I’d say a “like” isn’t worth much at all, yet companies strive to amass millions of them on Facebook every day. It’s no surprise Facebook changed its users connection with brands from being a “fan” to a “like.” Obviously, more people like stuff than would call themselves a fan.

For example, I’m personally not a huge fan of Pepsi, but if you asked me if I liked to have one on a hot day, I’d say yes. With more people willing to like stuff, Facebook greatly increases its reach and surface value to brands.

So, if more people are willing to like stuff, then what’s the value of that like? It’s going to differ from person to person, but I’m going to go out on a limb and say it’s pretty low, especially with the enticing offers, promotions and flashy custom Facebook tabs companies are teasing users with these days.
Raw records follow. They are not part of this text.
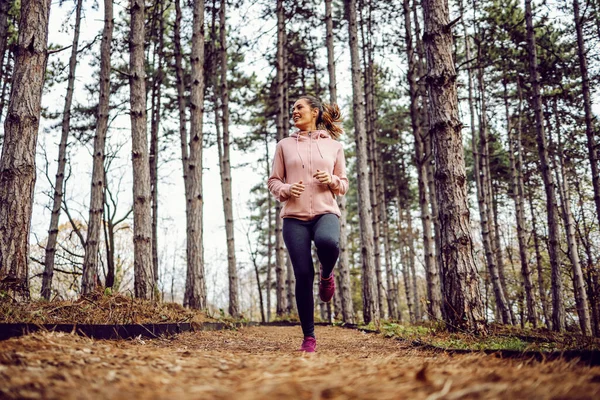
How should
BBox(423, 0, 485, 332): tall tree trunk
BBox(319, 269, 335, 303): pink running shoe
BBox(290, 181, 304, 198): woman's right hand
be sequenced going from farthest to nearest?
BBox(423, 0, 485, 332): tall tree trunk → BBox(319, 269, 335, 303): pink running shoe → BBox(290, 181, 304, 198): woman's right hand

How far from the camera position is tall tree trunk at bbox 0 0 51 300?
4.97 m

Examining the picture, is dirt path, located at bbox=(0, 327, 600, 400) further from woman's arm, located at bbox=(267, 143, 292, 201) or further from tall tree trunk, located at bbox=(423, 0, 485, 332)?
tall tree trunk, located at bbox=(423, 0, 485, 332)

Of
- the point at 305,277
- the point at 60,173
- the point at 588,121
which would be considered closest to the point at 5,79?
the point at 60,173

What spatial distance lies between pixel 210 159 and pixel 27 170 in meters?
14.0

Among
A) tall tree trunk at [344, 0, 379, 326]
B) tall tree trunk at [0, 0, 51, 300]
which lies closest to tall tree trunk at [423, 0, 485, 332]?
tall tree trunk at [344, 0, 379, 326]

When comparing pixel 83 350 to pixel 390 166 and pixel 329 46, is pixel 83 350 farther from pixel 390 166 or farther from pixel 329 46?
pixel 390 166

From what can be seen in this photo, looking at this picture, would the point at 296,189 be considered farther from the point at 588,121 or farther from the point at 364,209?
the point at 588,121

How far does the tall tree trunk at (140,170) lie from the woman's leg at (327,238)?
379 centimetres

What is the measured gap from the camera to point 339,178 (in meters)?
4.00

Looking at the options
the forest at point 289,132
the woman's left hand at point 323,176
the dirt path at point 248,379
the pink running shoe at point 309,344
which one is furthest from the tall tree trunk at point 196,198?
the dirt path at point 248,379

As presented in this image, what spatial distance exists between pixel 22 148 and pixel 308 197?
13.0 feet

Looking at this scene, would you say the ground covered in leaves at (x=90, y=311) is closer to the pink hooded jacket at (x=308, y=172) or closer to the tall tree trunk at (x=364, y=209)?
the pink hooded jacket at (x=308, y=172)

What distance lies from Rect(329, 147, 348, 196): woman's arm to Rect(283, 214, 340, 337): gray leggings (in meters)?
0.27

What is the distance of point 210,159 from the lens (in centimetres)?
1925
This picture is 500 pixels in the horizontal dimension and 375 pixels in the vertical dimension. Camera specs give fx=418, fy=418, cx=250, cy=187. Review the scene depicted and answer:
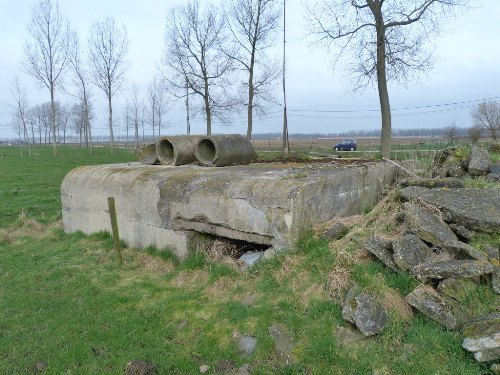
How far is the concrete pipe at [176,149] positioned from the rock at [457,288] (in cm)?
521

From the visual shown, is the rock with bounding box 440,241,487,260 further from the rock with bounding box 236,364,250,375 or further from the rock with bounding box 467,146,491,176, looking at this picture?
the rock with bounding box 467,146,491,176

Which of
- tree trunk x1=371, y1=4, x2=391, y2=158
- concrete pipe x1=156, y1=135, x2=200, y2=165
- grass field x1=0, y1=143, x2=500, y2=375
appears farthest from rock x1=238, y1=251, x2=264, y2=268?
tree trunk x1=371, y1=4, x2=391, y2=158

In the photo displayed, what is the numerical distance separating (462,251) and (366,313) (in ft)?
3.77

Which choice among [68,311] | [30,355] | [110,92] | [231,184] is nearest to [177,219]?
[231,184]

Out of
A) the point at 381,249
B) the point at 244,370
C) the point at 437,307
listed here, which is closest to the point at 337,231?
the point at 381,249

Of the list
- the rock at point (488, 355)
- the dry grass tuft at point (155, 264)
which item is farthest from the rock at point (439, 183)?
the dry grass tuft at point (155, 264)

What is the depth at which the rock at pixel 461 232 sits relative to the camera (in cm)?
459

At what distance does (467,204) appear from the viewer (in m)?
4.86

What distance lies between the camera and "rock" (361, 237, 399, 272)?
13.9 feet

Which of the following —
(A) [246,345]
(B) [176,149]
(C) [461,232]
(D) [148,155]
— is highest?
(B) [176,149]

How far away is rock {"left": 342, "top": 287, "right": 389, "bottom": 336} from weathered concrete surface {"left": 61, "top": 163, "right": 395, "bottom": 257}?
49.7 inches

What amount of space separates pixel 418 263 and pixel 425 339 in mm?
821

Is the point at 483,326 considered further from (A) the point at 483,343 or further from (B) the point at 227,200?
(B) the point at 227,200

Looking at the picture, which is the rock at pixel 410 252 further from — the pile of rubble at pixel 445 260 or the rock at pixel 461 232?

Regardless of a Facebook like’s worth, the reality is, as a brand, you’re capturing that user. Unlike a website, where visitors are simply a number in your Google Analytic’s report, on Facebook that visitor has now agreed, whether they know it or not, to be presented with notifications via Facebook’s news feed. While statements being posted to a user’s feed aren’t overtly aggressive, such as flashy banner ads and animations, it’s the fact that they’re posted in an environment where the person can easily consume or even re-post it to their friends that adds value.

As a brand using Facebook, it’s important to understand that while a like might not be worth a ton to a user, it can be worth a ton to the brand. Past all the flashy tabs and promotions, by creating compelling content and listening to these consumers, brands can learn a lot about how consumers act, react and even buy. Not to mention the value the platform brings in creating brand advocates and loyalists, who can then reach out to their networks and help you market.